WORK TO BE COMPLETED - Reproduce the listing word for word, beginning at the line that contains "When looking at" and continuing through the end of the listing.

START SOURCE MATERIAL

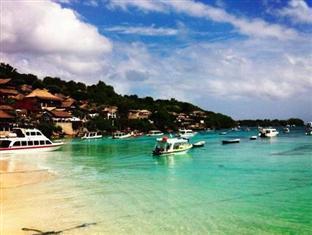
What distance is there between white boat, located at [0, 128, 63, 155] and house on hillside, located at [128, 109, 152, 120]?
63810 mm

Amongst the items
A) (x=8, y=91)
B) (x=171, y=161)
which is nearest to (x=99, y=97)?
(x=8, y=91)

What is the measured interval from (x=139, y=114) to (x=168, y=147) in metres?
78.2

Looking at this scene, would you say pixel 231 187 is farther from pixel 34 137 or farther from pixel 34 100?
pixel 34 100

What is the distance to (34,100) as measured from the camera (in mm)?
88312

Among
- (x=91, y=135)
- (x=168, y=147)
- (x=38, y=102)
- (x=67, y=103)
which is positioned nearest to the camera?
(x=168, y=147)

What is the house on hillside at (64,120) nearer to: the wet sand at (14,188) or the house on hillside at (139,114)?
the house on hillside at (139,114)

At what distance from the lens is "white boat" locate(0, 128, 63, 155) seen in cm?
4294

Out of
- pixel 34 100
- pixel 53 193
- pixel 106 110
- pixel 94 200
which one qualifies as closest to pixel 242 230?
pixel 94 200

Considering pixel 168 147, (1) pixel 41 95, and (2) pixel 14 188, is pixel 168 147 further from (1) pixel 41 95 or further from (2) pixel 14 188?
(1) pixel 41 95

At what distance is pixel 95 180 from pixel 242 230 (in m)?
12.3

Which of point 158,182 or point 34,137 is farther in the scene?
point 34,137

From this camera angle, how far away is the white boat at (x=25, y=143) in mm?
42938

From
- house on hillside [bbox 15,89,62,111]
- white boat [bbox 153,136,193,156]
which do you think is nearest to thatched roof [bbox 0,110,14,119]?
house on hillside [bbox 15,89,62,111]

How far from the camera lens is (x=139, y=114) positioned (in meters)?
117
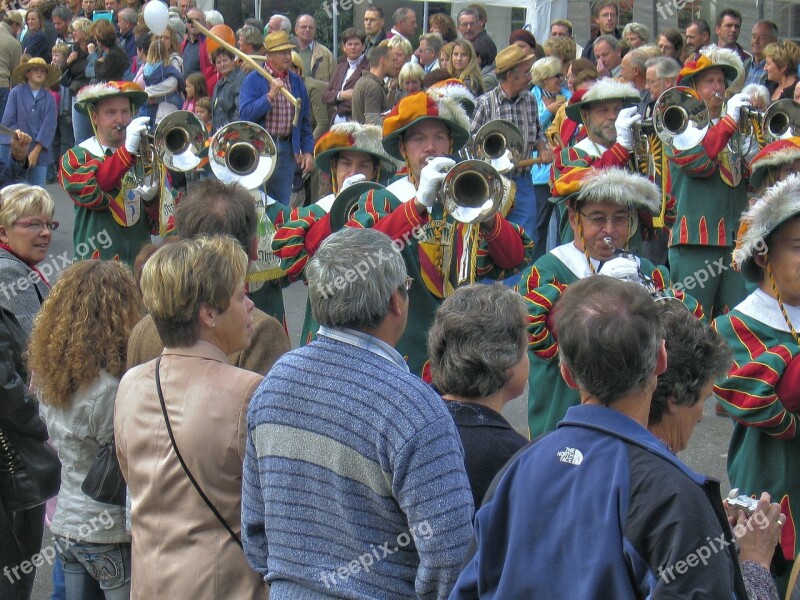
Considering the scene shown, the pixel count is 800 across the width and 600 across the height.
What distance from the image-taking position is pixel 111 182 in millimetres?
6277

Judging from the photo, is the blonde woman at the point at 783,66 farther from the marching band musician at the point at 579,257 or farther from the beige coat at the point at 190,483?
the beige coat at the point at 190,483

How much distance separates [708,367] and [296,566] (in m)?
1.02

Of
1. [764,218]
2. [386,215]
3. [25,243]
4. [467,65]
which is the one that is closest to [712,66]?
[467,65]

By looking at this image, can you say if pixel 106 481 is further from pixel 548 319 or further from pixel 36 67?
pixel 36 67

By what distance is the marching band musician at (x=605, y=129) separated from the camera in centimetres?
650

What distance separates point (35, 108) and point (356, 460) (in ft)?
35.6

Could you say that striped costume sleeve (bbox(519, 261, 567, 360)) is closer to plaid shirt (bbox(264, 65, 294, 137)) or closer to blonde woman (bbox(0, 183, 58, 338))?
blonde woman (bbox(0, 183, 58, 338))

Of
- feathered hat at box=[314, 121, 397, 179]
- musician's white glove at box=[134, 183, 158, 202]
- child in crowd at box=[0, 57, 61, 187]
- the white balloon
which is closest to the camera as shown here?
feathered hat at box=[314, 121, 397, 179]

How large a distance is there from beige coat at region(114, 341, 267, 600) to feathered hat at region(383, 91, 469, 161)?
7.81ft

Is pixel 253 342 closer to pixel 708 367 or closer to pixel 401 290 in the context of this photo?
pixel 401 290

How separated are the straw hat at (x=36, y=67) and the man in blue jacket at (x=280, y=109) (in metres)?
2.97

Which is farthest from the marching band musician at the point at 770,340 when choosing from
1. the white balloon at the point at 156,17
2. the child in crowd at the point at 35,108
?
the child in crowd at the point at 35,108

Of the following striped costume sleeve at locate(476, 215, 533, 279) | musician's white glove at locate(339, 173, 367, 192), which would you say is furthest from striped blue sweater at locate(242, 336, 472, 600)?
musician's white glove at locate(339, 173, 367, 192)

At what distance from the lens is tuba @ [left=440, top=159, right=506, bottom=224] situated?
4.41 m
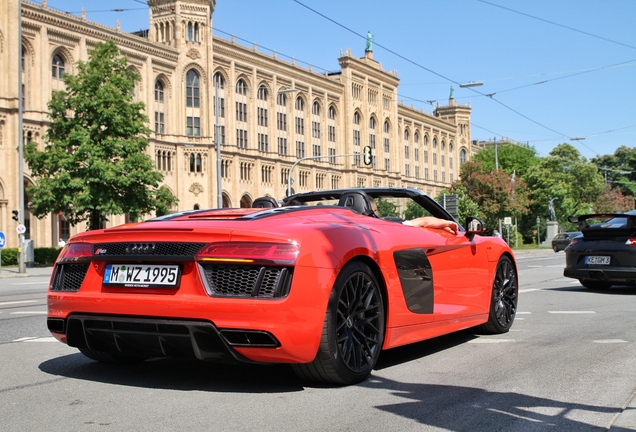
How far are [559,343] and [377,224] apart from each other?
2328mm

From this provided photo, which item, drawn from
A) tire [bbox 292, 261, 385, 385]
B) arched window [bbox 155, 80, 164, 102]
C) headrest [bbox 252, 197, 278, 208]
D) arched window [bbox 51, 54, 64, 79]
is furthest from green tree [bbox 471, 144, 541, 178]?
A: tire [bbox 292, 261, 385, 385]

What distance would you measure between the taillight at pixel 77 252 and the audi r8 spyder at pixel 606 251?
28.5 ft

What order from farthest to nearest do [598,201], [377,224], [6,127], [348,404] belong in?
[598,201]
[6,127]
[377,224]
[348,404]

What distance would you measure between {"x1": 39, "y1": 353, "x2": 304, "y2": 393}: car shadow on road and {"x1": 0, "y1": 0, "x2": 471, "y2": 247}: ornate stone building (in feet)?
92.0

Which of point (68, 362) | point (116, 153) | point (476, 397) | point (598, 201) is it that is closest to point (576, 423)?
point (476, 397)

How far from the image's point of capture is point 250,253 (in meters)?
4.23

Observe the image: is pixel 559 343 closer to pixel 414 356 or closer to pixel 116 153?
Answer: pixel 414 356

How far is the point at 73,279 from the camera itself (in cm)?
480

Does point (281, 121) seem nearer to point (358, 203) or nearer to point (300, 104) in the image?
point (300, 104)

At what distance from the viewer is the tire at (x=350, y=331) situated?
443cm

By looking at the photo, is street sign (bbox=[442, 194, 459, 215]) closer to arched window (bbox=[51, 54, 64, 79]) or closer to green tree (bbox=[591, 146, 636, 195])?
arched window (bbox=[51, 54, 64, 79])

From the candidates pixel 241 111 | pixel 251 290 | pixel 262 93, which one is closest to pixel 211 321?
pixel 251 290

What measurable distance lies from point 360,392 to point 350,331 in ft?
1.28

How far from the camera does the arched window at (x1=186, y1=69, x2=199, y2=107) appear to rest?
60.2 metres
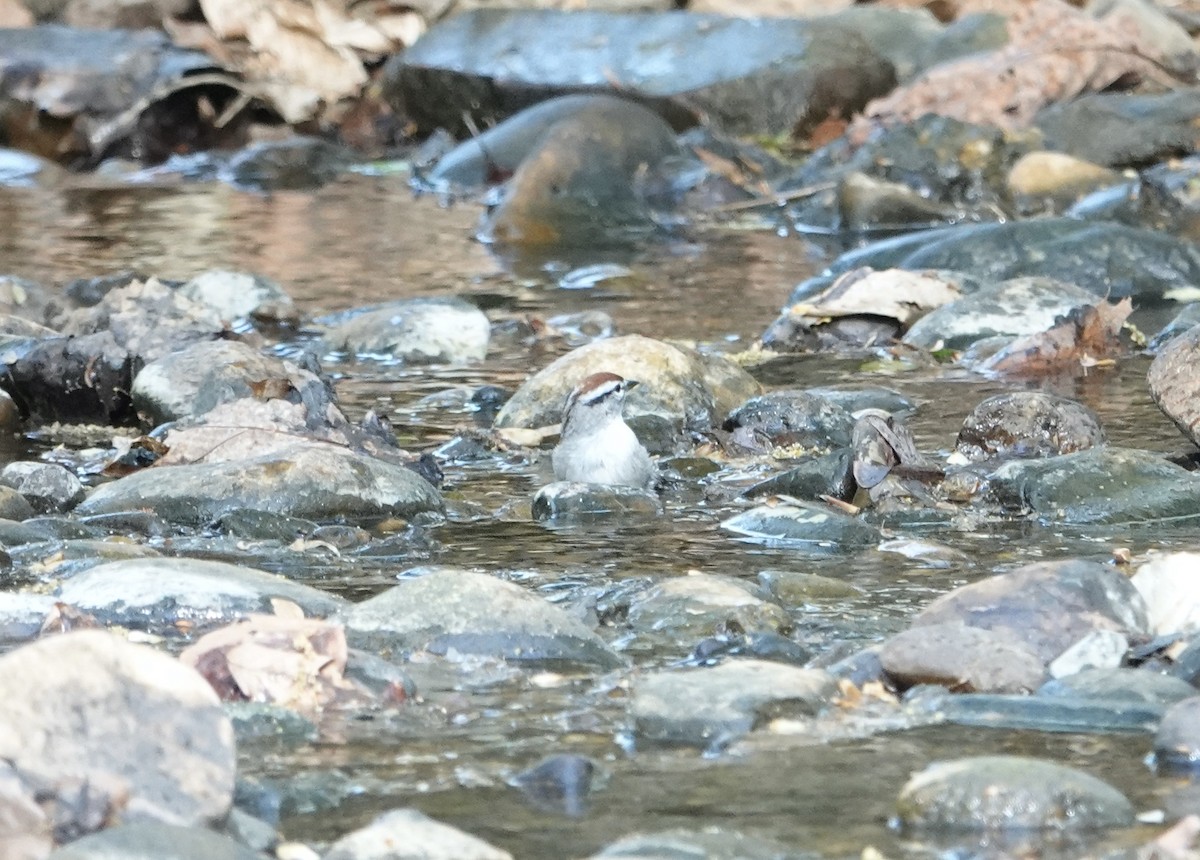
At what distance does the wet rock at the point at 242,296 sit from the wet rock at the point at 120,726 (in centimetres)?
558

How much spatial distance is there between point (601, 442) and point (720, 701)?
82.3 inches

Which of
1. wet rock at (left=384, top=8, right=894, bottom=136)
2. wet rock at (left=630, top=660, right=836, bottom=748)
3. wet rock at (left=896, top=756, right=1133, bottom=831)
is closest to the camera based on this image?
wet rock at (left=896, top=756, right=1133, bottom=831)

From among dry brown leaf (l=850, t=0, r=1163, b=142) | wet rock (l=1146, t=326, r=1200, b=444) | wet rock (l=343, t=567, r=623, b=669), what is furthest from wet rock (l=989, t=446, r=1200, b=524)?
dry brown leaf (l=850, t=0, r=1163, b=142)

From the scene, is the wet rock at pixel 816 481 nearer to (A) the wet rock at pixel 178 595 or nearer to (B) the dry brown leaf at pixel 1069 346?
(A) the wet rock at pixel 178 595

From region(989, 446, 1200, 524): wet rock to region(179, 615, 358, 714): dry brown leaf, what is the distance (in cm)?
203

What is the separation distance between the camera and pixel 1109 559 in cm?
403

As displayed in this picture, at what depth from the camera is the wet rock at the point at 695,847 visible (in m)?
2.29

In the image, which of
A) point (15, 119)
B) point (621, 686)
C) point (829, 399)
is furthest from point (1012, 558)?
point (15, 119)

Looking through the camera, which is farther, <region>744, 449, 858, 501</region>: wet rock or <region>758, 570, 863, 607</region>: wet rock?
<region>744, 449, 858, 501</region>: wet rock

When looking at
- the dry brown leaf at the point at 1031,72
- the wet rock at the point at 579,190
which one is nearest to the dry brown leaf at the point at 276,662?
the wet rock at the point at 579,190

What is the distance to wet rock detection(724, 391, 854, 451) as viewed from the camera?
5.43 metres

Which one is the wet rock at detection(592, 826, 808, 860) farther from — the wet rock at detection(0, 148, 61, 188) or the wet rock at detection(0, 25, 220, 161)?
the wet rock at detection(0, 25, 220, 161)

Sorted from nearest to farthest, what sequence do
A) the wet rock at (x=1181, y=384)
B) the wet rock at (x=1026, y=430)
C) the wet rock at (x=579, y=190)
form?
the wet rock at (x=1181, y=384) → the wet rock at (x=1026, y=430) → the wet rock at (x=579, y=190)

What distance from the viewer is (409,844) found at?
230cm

END SOURCE MATERIAL

THE SOLUTION -
When looking at
- the dry brown leaf at the point at 1031,72
- the wet rock at the point at 579,190
which one is nearest to the dry brown leaf at the point at 276,662?
the wet rock at the point at 579,190

What is the distance to wet rock detection(724, 391, 854, 451) as viewed from the camera?
5.43 metres

Which one is the wet rock at detection(592, 826, 808, 860) farther from — the wet rock at detection(0, 148, 61, 188) or the wet rock at detection(0, 25, 220, 161)?
the wet rock at detection(0, 25, 220, 161)

Sorted from nearest to farthest, what sequence do
A) the wet rock at (x=1181, y=384)
B) the wet rock at (x=1026, y=430)
C) the wet rock at (x=579, y=190)
form?
the wet rock at (x=1181, y=384) → the wet rock at (x=1026, y=430) → the wet rock at (x=579, y=190)

What distance from the viewer is (409,844) found at?
230cm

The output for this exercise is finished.